O Ministério Público do Estado de Alagoas (MPAL) instaurou um Inquérito Civil para apurar possíveis irregularidades na prestação do serviço de distribuição de energia elétrica pela Equatorial Alagoas após uma interrupção registrada em fevereiro deste ano, em Arapiraca, no Agreste de Alagoas. 

O caso envolve a falta de energia que afetou mais de 18 mil unidades consumidoras no município e pedidos de ressarcimento por danos elétricos negados pela concessionária. A portaria que abriu a investigação foi publicada no Diário Oficial Eletrônico do MPAL desta sexta-feira (10).

A investigação foi aberta pela 1ª Promotoria de Justiça de Arapiraca, com atuação na área de Defesa do Consumidor, após uma Notícia de Fato apontar impactos causados pela suspensão prolongada do fornecimento de energia nos municípios de Arapiraca e Craíbas. O procedimento foi instaurado pelo promotor de Justiça Thiago Chacon Delgado.

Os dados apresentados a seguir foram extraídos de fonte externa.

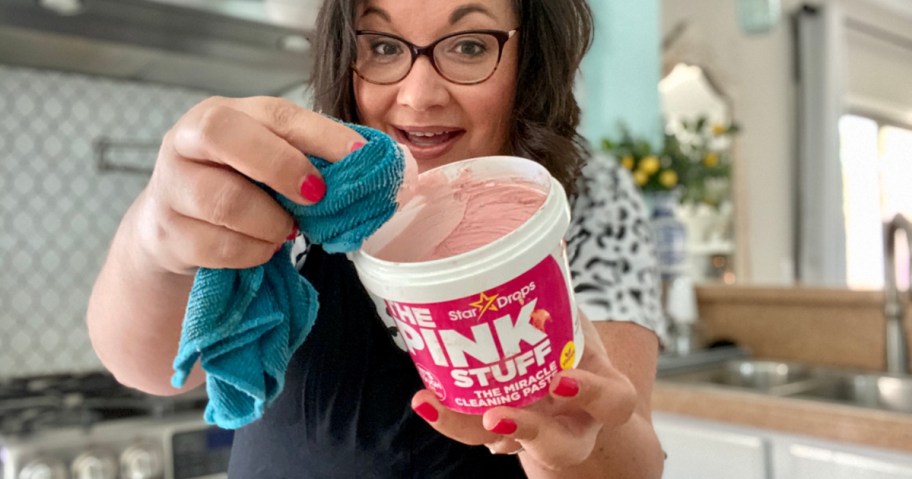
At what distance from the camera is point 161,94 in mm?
1888

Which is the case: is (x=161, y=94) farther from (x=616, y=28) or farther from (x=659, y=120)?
(x=659, y=120)

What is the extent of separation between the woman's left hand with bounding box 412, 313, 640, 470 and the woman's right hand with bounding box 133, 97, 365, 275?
16 centimetres

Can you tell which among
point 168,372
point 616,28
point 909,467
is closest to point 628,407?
point 168,372

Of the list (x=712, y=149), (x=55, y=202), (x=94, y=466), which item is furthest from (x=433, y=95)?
(x=712, y=149)

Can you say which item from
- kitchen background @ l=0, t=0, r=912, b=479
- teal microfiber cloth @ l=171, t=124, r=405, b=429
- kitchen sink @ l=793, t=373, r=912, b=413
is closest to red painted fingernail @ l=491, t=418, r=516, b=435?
teal microfiber cloth @ l=171, t=124, r=405, b=429

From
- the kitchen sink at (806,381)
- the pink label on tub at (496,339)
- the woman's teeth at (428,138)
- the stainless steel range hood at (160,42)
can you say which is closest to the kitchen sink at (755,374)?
the kitchen sink at (806,381)

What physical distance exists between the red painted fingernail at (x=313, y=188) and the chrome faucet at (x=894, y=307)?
173cm

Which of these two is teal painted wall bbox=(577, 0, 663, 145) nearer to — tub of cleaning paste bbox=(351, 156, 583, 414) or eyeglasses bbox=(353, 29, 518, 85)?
eyeglasses bbox=(353, 29, 518, 85)

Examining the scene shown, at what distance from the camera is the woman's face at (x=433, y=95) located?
0.63 meters

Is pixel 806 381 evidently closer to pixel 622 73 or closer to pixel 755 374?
pixel 755 374

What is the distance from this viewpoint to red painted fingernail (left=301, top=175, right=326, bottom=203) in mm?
388

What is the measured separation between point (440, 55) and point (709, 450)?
3.72 ft

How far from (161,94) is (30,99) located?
304 mm

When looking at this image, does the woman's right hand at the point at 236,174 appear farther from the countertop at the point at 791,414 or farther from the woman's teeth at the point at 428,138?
the countertop at the point at 791,414
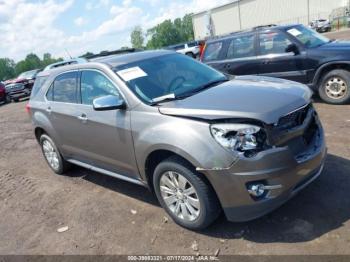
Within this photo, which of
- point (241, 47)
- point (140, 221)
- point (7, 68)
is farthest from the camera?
point (7, 68)

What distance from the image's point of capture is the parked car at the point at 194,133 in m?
3.21

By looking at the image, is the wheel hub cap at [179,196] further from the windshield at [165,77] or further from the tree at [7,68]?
the tree at [7,68]

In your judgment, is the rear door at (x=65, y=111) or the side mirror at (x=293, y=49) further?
the side mirror at (x=293, y=49)

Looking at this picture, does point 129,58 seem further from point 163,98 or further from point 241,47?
point 241,47

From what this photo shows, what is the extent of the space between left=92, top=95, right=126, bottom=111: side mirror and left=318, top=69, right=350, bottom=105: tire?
5.12 metres

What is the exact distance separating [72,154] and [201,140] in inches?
107

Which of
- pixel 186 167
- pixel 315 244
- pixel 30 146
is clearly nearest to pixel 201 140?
pixel 186 167

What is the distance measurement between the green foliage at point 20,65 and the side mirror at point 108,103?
113739 millimetres

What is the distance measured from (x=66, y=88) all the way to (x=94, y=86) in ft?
2.64

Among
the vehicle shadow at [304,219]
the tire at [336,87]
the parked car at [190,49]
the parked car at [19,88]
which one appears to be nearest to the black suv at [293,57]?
the tire at [336,87]

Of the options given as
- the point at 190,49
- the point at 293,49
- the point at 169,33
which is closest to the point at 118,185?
the point at 293,49

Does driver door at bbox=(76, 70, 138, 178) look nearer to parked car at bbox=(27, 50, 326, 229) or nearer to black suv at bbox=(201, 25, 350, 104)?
parked car at bbox=(27, 50, 326, 229)

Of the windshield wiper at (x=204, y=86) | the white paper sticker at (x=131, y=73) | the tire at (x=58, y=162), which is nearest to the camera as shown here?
the windshield wiper at (x=204, y=86)

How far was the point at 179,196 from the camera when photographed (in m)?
3.74
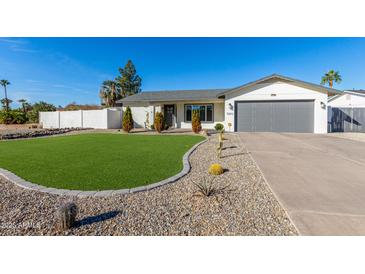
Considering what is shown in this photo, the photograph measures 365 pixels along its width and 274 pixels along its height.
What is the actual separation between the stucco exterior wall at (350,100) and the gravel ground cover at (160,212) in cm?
2233

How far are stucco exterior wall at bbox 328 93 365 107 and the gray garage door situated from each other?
27.5ft

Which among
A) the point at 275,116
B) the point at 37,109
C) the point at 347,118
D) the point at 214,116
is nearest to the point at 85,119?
the point at 214,116

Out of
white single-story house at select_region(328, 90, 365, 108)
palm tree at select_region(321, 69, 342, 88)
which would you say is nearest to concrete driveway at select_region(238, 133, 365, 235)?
white single-story house at select_region(328, 90, 365, 108)

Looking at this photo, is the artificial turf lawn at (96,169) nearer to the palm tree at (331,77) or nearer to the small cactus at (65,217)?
the small cactus at (65,217)

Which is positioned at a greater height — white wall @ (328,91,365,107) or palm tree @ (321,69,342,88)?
palm tree @ (321,69,342,88)

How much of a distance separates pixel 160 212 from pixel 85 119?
67.9 feet

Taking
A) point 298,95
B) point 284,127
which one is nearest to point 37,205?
point 284,127

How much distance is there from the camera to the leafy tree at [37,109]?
25.5 meters

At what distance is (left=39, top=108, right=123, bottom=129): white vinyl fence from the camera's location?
19.2 meters

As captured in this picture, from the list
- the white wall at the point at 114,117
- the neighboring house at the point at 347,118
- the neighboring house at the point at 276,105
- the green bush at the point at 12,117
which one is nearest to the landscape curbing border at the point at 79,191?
the neighboring house at the point at 276,105

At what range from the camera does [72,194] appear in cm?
368

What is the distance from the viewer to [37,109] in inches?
1118

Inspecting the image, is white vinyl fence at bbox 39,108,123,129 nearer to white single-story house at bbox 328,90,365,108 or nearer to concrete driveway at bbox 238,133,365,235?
concrete driveway at bbox 238,133,365,235
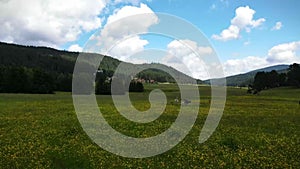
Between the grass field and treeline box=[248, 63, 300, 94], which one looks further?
treeline box=[248, 63, 300, 94]

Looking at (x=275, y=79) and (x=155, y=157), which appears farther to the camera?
(x=275, y=79)

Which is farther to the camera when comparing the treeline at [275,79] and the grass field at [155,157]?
the treeline at [275,79]

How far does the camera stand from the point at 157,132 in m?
23.8

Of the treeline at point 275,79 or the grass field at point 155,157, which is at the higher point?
the treeline at point 275,79

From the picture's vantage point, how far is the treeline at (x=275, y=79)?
14188cm

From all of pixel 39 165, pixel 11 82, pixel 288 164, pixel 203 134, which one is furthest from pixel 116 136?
pixel 11 82

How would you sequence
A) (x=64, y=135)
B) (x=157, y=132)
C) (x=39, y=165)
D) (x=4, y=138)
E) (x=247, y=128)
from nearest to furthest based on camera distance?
(x=39, y=165)
(x=4, y=138)
(x=64, y=135)
(x=157, y=132)
(x=247, y=128)

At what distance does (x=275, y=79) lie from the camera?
14825cm

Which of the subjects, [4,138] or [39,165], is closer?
[39,165]

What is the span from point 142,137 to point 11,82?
87.8m

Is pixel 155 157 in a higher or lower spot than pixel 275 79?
lower

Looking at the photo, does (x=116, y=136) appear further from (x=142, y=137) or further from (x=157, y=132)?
(x=157, y=132)

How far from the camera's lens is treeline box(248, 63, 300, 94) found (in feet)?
465

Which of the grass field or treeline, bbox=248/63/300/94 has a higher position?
treeline, bbox=248/63/300/94
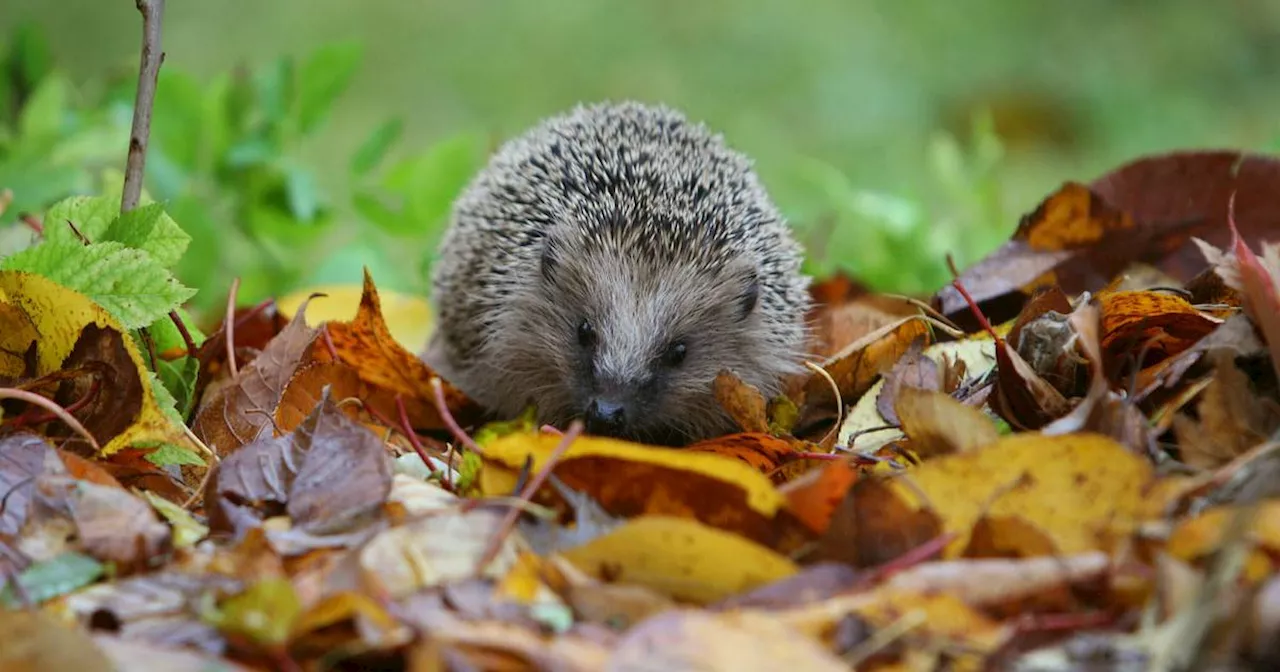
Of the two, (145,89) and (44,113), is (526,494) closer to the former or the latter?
(145,89)

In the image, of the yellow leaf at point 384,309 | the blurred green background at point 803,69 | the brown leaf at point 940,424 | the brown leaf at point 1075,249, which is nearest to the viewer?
the brown leaf at point 940,424

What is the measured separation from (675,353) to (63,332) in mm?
1514

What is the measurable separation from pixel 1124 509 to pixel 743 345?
1.70 m

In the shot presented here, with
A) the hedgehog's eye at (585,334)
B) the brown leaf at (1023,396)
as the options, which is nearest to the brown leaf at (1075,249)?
the brown leaf at (1023,396)

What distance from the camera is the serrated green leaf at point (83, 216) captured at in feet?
7.46

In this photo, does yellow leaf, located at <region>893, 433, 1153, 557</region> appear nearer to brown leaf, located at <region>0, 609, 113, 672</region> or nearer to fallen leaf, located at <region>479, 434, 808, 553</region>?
fallen leaf, located at <region>479, 434, 808, 553</region>

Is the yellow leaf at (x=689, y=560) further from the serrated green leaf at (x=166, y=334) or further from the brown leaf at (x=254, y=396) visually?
the serrated green leaf at (x=166, y=334)

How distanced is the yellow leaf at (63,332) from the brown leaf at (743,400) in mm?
1045

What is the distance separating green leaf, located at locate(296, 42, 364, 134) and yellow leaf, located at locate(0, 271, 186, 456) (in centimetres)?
193

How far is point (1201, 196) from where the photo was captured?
120 inches

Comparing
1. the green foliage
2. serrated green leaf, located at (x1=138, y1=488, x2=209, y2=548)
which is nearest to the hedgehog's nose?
serrated green leaf, located at (x1=138, y1=488, x2=209, y2=548)

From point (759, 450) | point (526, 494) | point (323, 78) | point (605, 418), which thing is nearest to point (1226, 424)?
point (759, 450)

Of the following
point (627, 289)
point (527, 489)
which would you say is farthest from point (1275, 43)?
point (527, 489)

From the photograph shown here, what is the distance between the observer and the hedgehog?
312cm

Segundo informações reunidas pelo MPAL, o Procon Municipal de Arapiraca informou que, embora tenha sido registrada apenas uma reclamação administrativa relacionada ao caso, a interrupção teve ampla repercussão e atingiu mais de 18 mil unidades consumidoras. Parte dos consumidores permaneceu sem energia elétrica até o dia 10 de fevereiro de 2026.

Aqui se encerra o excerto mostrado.